TASK DIRECTIONS. Write out, word for word, the part of the interview about the Iranian nuclear deal below, starting at "On May 8, 2019, Iran" and continuing up to and including "interview with valdaiclub.com.".
*** READING PASSAGE ***
On May 8, 2019, Iran sent a message to Germany, Britain, China and Russia that it was suspending the fulfilment of certain obligations under the “Iranian nuclear deal” – the Joint Comprehensive Plan of Action, or JCPOA. In particular, Tehran refuses to comply with restrictions that were placed on the production of uranium and heavy water reserves. In addition, if Iran’s partners fail to fulfil their obligations “in the banking and oil fields sectors” within 60 days, Tehran intends to proceed with the modernisation of the nuclear reactor in Arak. How these statements can be interpreted, whether the JCPOA should be considered “buried” in advance, and what Russia can do in this case, Andrey Kortunov, director general of the Russian International Affairs Council, discussed in an exclusive interview with valdaiclub.com.
Iran’s decision now looks like a largely forced one. According to the original agreement, Iran was left with the right not only to store stocks of enriched uranium and heavy water, but also to sell their surplus on the international market. However, now, given the US sanctions, Iran has actually lost this opportunity and faces an unpleasant dilemma: either to stop the enrichment program, or to exceed the limits that were provided for in the JCPOA agreement of 2015. Naturally, Iran prefers to pursue the second path, referring to the fact that, because of the sanctions, it does not have the technical ability to fulfil this part of the agreement. Therefore, the latest statement of Iran should not be over-dramatized.
*** SOURCE DATA ***
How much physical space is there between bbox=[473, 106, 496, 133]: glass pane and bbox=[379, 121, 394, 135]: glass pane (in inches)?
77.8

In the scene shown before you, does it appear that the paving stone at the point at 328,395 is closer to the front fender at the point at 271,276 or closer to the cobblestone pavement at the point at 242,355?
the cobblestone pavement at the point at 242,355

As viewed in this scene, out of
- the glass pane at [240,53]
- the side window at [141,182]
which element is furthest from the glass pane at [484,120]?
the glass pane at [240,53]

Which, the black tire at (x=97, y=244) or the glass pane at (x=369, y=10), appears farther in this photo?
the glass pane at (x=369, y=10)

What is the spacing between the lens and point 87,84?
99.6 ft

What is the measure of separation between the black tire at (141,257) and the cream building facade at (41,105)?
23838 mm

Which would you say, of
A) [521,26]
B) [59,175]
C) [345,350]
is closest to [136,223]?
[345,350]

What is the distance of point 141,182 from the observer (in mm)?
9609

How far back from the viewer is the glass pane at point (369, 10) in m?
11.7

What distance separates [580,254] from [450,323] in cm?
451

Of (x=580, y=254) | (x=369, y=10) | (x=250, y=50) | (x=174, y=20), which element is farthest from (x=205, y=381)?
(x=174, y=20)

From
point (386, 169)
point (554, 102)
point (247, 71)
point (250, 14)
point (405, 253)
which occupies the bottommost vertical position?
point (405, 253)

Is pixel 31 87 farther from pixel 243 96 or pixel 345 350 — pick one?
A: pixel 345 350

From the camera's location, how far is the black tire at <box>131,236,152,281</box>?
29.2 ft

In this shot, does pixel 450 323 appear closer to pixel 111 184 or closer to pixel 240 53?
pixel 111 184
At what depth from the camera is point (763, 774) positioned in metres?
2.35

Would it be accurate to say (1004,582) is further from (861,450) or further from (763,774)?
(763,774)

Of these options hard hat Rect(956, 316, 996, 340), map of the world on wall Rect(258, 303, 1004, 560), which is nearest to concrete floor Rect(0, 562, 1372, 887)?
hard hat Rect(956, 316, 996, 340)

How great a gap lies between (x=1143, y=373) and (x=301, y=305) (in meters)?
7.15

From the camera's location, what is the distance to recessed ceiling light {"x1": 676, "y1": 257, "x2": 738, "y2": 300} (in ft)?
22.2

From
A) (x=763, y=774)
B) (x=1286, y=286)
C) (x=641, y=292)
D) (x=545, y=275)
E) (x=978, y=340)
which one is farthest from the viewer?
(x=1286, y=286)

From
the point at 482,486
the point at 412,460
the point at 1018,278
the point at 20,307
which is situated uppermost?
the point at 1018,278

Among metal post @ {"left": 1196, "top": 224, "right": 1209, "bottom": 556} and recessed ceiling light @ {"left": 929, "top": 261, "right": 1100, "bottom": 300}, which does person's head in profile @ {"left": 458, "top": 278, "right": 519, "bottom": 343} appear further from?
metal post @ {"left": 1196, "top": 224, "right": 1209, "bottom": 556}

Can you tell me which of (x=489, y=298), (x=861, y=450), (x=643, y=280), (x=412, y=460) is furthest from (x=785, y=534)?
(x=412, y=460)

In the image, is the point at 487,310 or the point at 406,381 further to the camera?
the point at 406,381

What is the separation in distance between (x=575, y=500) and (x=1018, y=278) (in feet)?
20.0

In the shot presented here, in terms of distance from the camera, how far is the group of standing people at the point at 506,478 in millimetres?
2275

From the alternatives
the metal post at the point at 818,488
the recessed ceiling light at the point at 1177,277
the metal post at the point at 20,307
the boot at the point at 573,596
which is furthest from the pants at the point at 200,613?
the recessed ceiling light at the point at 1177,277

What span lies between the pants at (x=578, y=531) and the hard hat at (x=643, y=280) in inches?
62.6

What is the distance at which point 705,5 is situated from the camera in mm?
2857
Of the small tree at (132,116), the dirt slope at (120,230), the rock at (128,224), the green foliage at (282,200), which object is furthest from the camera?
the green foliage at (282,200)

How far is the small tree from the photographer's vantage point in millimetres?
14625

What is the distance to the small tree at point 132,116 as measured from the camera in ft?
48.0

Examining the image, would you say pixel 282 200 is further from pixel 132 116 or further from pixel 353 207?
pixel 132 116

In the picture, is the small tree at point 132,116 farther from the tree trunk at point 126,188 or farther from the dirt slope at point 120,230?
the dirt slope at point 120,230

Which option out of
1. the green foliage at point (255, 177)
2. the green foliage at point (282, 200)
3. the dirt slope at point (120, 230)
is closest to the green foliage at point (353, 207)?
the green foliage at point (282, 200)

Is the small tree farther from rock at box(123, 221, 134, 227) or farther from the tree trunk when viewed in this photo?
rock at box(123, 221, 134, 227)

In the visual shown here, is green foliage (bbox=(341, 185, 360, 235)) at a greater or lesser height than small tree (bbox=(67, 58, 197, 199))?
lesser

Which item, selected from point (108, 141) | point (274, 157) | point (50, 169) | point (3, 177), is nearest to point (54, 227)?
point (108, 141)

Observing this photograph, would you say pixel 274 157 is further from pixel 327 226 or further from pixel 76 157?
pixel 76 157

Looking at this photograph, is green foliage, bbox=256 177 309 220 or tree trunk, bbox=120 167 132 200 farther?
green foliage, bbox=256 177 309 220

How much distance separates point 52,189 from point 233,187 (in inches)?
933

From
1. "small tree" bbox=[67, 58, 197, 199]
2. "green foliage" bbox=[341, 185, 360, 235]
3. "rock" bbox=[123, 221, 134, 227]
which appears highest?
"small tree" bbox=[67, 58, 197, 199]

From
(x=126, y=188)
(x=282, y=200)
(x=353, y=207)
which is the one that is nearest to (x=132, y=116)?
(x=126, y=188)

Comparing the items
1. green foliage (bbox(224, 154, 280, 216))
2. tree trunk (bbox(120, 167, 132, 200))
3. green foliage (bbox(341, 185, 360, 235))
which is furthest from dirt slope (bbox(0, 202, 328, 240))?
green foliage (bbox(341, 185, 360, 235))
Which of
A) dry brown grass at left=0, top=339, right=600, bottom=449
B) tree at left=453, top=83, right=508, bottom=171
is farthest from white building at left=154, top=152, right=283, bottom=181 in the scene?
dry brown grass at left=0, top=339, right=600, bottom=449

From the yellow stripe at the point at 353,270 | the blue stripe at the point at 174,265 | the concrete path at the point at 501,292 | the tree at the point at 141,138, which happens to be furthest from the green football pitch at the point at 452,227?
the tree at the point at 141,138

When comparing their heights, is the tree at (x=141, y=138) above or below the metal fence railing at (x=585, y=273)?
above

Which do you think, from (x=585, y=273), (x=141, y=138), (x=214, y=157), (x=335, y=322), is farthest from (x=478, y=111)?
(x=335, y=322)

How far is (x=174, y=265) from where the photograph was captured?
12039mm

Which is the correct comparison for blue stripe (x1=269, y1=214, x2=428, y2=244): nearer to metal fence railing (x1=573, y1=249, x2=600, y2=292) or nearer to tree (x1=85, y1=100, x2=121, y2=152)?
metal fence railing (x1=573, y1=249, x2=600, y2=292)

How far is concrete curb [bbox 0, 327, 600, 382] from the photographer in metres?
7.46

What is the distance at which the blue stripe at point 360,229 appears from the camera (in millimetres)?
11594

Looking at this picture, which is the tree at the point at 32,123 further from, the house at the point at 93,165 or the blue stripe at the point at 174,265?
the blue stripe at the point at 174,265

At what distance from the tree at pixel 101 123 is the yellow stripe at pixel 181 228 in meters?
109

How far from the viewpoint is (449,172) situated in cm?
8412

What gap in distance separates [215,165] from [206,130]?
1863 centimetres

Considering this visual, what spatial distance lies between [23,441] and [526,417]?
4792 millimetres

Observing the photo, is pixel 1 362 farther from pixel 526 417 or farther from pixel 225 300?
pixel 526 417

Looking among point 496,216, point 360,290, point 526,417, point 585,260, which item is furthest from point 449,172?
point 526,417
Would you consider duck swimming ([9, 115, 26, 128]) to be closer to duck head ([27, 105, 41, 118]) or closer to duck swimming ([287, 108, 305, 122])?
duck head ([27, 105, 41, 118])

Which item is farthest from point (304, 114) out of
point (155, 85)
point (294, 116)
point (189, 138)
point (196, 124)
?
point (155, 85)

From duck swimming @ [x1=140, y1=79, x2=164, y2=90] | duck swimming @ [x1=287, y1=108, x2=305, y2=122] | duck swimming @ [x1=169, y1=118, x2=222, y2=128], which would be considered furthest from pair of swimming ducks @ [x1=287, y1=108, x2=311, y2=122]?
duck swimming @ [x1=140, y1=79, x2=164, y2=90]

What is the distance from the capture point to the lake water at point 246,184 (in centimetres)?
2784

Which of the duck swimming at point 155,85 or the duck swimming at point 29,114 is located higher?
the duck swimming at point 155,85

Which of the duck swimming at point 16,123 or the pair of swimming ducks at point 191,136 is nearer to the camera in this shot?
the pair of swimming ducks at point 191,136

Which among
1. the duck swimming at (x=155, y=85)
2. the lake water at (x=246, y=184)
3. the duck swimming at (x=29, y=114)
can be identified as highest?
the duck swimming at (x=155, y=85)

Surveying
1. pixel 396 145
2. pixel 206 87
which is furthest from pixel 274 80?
***
WRITTEN REPLY.
On May 8, 2019, Iran sent a message to Germany, Britain, China and Russia that it was suspending the fulfilment of certain obligations under the “Iranian nuclear deal” – the Joint Comprehensive Plan of Action, or JCPOA. In particular, Tehran refuses to comply with restrictions that were placed on the production of uranium and heavy water reserves. In addition, if Iran’s partners fail to fulfil their obligations “in the banking and oil fields sectors” within 60 days, Tehran intends to proceed with the modernisation of the nuclear reactor in Arak. How these statements can be interpreted, whether the JCPOA should be considered “buried” in advance, and what Russia can do in this case, Andrey Kortunov, director general of the Russian International Affairs Council, discussed in an exclusive interview with valdaiclub.com.